Every entry below must be transcribed word for word, and the images must be left out.

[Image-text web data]
=== Begin Enclosure ===
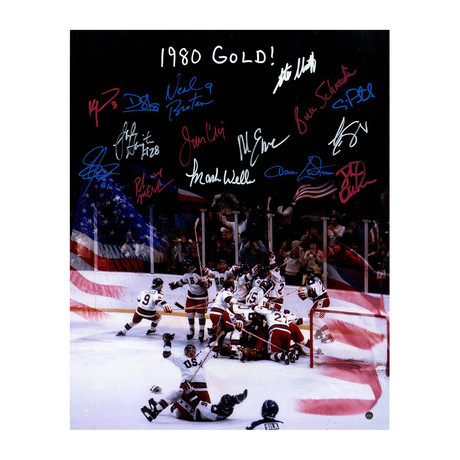 Signed 'Miracle On Ice' Photo // 1980 USA Men's Hockey Team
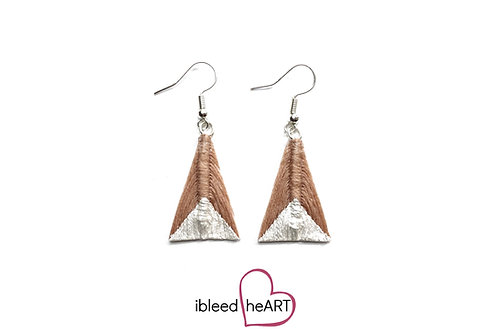 Metallic White Dipped Muted Pink Triangle Shape - #tr29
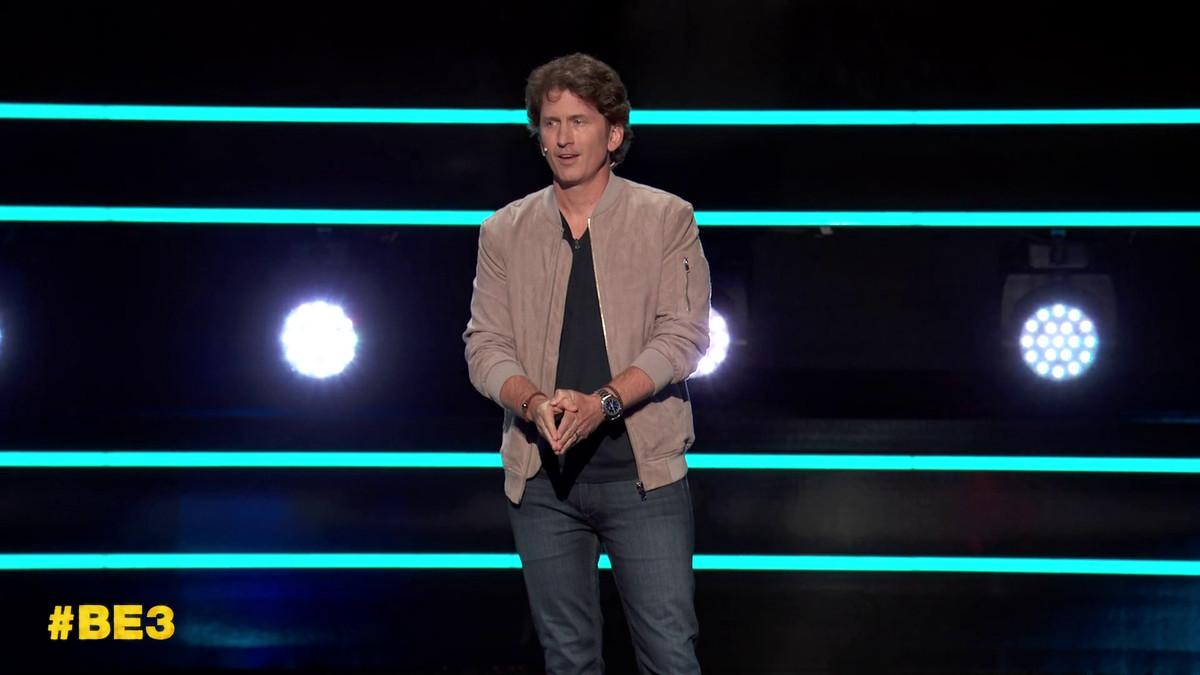 贝塞斯达在E3 2019:最大的公告,预告片和游戏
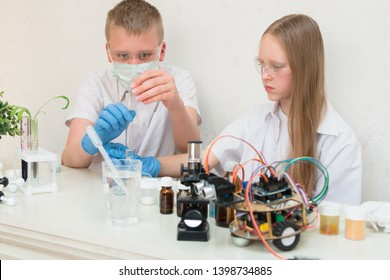 A girl and a teenager boy in a biochemical laboratory at a school are conducting experiments. On the table is a robot, test tubes, plants, a microscope. STEM & STEAM education. Scientific summer camp.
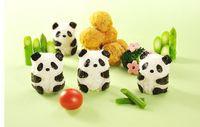 Wholesale Kawaii DIY D Plastic Panda Sushi Mold Rice Ball Maker Sushi Tool Set Seaweed Cutter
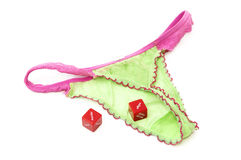 Lingerie love dice Royalty Free Stock Images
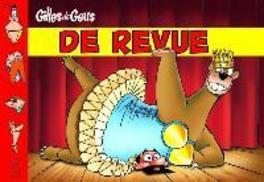 Gilles De Geus OBLONG 04 De Revue Hanco, Kolk, Paperback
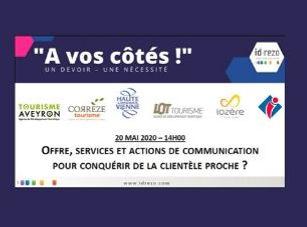a_vos_cotes_9.JPG
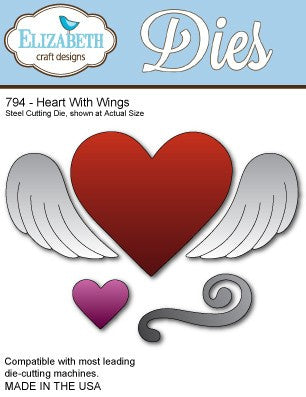 Elizabeth Craft Design - Heart With Wings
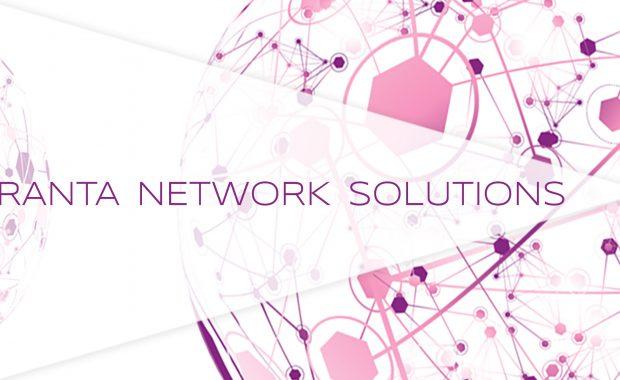 Granta Network Solutions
=== End Enclosure ===
## [TASK ANSWER]
 Signed 'Miracle On Ice' Photo // 1980 USA Men's Hockey Team
 Metallic White Dipped Muted Pink Triangle Shape - #tr29
 贝塞斯达在E3 2019:最大的公告,预告片和游戏
 A girl and a teenager boy in a biochemical laboratory at a school are conducting experiments. On the table is a robot, test tubes, plants, a microscope. STEM & STEAM education. Scientific summer camp.
 Wholesale Kawaii DIY D Plastic Panda Sushi Mold Rice Ball Maker Sushi Tool Set Seaweed Cutter
 Lingerie love dice Royalty Free Stock Images
 Gilles De Geus OBLONG 04 De Revue Hanco, Kolk, Paperback
a_vos_cotes_9.JPG
 Elizabeth Craft Design - Heart With Wings
 Granta Network Solutions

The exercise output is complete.